NEW YORK (AP) — A late sell-off wiped out the stock market’s gains Thursday as investors worried that a bill headed for a vote in the House of Representatives would fail to break a stalemate over raising the country’s debt limit.
The market was up for much of the day but started to sink in the last half-hour of trading. Senate Majority Leader Harry Reid said in the afternoon that the House bill wouldn’t get a single Democratic vote in the Senate, meaning it would fail.
“That gave a catalyst for selling,” said Quincy Krosby, market strategist at Prudential Financial.
The Dow Jones industrial average fell 62.44 points, or 0.5 percent, to close at 12,240.11. The index had been up as many 82 points earlier in the day following an unexpected decrease in new claims for unemployment benefits.
Just five days remain until the Treasury Department says the government won’t have enough money to cover all its bills.
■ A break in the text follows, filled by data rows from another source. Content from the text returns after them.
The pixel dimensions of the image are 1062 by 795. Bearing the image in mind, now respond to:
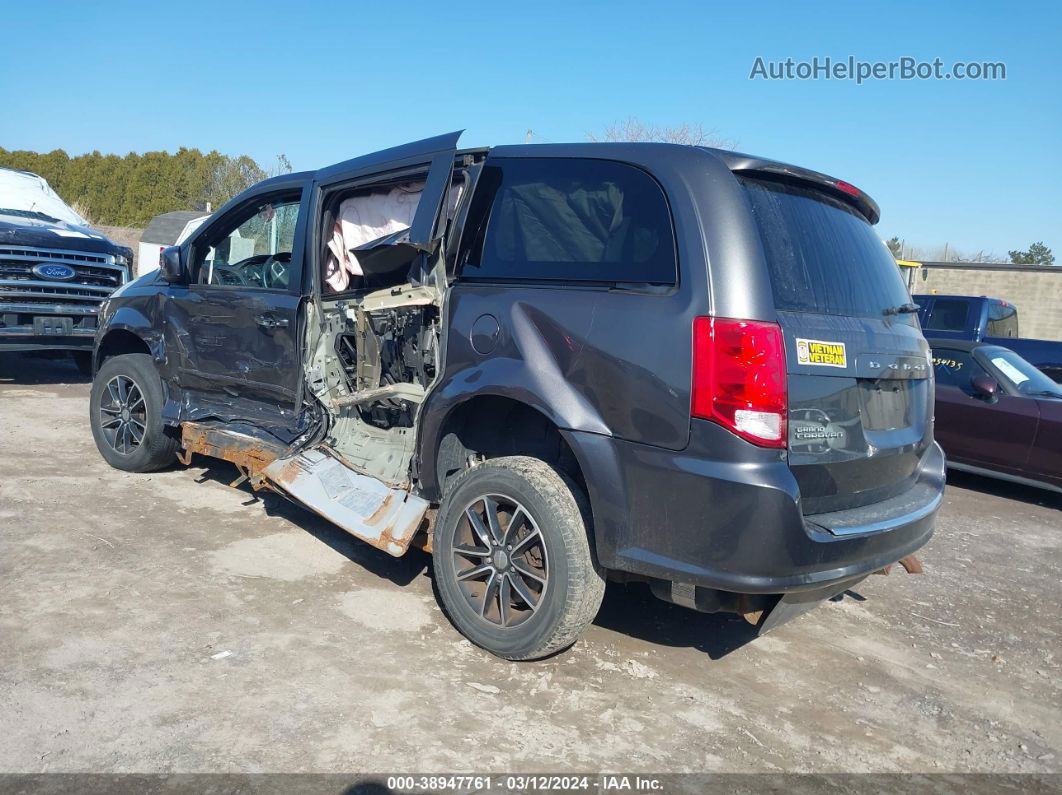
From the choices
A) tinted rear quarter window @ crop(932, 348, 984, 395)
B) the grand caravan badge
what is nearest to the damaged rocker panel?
the grand caravan badge

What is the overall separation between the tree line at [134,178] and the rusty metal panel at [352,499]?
2667cm

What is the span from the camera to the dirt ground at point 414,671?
2879 mm

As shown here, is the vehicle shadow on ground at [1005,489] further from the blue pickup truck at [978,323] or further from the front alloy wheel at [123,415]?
the front alloy wheel at [123,415]

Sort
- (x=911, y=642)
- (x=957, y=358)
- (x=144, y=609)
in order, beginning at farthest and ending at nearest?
(x=957, y=358), (x=911, y=642), (x=144, y=609)

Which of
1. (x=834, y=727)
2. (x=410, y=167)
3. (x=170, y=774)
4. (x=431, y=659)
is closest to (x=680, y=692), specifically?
(x=834, y=727)

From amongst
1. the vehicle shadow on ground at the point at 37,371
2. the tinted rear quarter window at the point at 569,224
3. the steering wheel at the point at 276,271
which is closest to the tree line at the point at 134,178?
the vehicle shadow on ground at the point at 37,371

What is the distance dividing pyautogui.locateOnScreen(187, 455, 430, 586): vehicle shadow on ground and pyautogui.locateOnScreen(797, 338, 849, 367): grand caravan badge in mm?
2382

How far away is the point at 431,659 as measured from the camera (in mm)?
3531

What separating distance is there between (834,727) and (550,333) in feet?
6.10

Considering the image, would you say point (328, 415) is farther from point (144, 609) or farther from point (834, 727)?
point (834, 727)

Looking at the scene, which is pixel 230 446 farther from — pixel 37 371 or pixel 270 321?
pixel 37 371

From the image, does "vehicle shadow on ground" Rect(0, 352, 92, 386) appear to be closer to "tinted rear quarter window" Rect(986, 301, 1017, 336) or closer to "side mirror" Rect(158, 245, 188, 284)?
"side mirror" Rect(158, 245, 188, 284)

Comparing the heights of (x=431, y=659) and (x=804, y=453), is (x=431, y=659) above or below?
below

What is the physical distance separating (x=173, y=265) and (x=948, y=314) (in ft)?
34.2
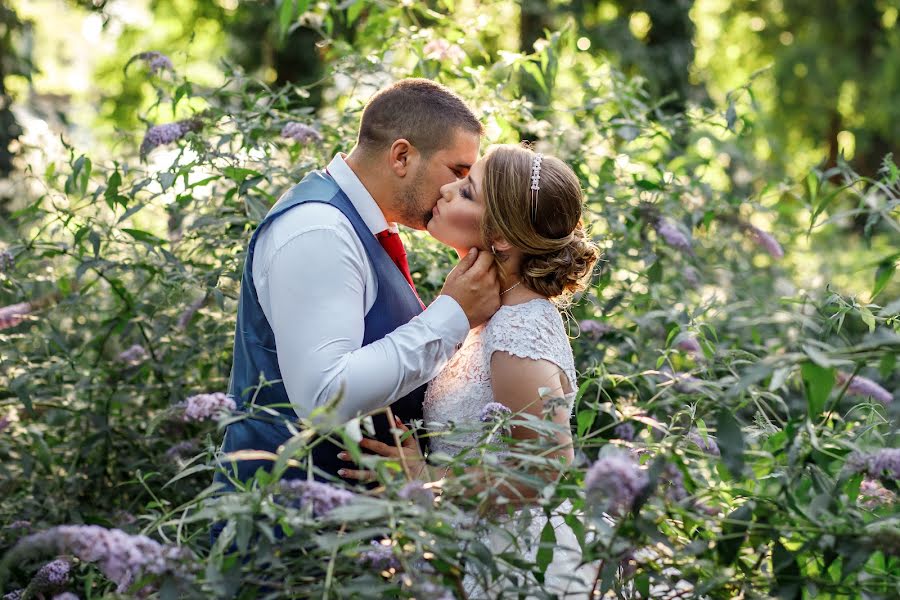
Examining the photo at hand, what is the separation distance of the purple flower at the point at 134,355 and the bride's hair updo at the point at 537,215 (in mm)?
1675

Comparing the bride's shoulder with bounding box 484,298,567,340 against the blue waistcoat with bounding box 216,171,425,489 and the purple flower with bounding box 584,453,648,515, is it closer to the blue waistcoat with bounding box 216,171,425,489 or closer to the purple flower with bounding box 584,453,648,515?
the blue waistcoat with bounding box 216,171,425,489

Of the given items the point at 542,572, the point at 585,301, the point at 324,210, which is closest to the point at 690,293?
the point at 585,301

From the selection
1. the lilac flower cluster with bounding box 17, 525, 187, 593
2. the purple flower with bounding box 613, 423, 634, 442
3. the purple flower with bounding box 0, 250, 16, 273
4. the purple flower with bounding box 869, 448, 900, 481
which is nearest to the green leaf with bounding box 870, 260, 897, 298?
the purple flower with bounding box 869, 448, 900, 481

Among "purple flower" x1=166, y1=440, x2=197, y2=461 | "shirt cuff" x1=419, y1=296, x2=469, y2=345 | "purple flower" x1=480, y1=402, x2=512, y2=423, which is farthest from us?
"purple flower" x1=166, y1=440, x2=197, y2=461

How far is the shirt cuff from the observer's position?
2.50 m

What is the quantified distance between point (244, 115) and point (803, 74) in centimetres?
1216

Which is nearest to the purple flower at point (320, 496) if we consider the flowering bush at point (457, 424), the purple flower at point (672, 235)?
the flowering bush at point (457, 424)

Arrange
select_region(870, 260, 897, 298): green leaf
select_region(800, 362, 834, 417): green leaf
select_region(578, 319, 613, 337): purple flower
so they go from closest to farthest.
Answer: select_region(800, 362, 834, 417): green leaf → select_region(870, 260, 897, 298): green leaf → select_region(578, 319, 613, 337): purple flower

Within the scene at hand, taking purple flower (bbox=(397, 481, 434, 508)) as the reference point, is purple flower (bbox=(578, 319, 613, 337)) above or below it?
below

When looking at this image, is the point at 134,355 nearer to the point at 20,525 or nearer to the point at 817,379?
the point at 20,525

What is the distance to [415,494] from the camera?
1.82 m

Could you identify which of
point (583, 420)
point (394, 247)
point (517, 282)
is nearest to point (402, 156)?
point (394, 247)

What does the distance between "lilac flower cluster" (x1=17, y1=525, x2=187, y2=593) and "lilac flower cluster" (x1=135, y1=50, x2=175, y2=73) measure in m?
2.52

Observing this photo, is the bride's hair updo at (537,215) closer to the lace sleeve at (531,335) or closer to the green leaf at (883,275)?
the lace sleeve at (531,335)
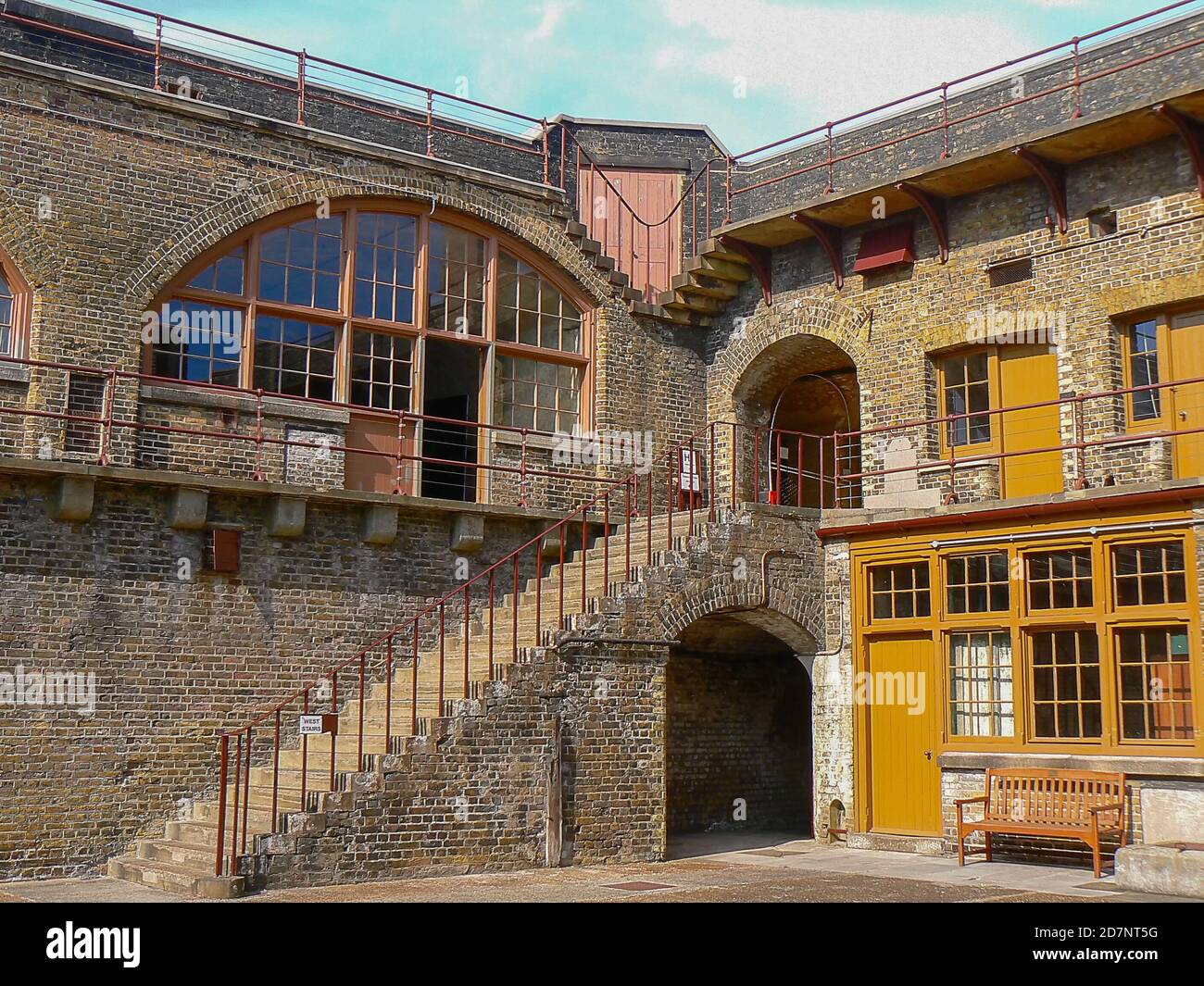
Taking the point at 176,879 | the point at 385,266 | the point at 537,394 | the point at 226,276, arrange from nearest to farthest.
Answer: the point at 176,879 < the point at 226,276 < the point at 385,266 < the point at 537,394

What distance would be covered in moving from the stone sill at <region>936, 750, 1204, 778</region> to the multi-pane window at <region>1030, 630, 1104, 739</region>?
0.29 m

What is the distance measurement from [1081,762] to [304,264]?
9509mm

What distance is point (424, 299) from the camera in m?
15.7

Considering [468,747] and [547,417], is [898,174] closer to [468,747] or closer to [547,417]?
[547,417]

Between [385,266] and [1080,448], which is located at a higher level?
[385,266]

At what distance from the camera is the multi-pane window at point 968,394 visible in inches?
588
The Dow has fallen every day since Friday because of worries that the U.S. might default on its debt if Congress doesn’t raise the country’s borrowing limit. The Dow is headed for its worst week in just over a year.
The Standard & Poor’s 500 fell 4.22, or 0.3 percent, to close at 1,300.67. The S&P 500 has fallen for the past four days. The Nasdaq composite index edged up 1.46, or 0.1 percent, to 2,766.25.
Even if the U.S. doesn’t default, investors worry that the country might lose its triple-A credit rating. That could raise interest rates and possibly slow down the U.S. economy, which is still recovering from the worst recession in decades.
“We’re running out of time,” said Phil Dow, director of equity strategy at RBC Wealth Management in Minneapolis. “It’s getting scary.”
The Dow is now down 3.5 percent for the week and is headed for its worst week since early July 2010. The S&P 500 is down 3.3 percent for the week, while the Nasdaq is down 3.2 percent.
Markets were still less volatile than Wednesday, when the Dow had its biggest one-day drop since early June. One reason for optimism: The government said first-time applications for unemployment benefits fell to 398,000 last week, the lowest level in four months. That’s a sign that employers are laying off fewer workers.
The price of gold, which tends to rise when investors are fearful of economic disruptions, fell $1.70 to $1,613.40 an ounce. It’s still up 13.4 percent this year. The dollar rose against other currencies, as did Treasury prices. The dollar and Treasurys would likely fall if investors were worries that a default was imminent.
Technology stocks rose after LSI Corp., which makes storage and networking chips, forecast revenues that were higher than investors were expecting. Its stock gained 14.1 percent, the most in the S&P 500.
Bristol-Myers Squibb Co. rose 1.5 percent after the drugmaker reported earnings that were better than analysts anticipated. The company also raised its earnings forecast for 2011.
Exxon Mobil Corp. fell 2.2 percent after its earnings came in below analysts’ estimates.
Akamai Technologies Inc. fell 19.1 percent, the most in the S&P 500 index, after the online streaming company’s earnings were lower than analysts had expected. Sprint Nextel Corp. fell 15.9 percent. The nation’s No. 3 wireless carrier said its loss widened in the second quarter, partly because of a tax expense and investment losses.
Nearly two stocks fell for every one that rose on the New York Stock Exchange. Volume was relatively heavy at 4.4 billion shares.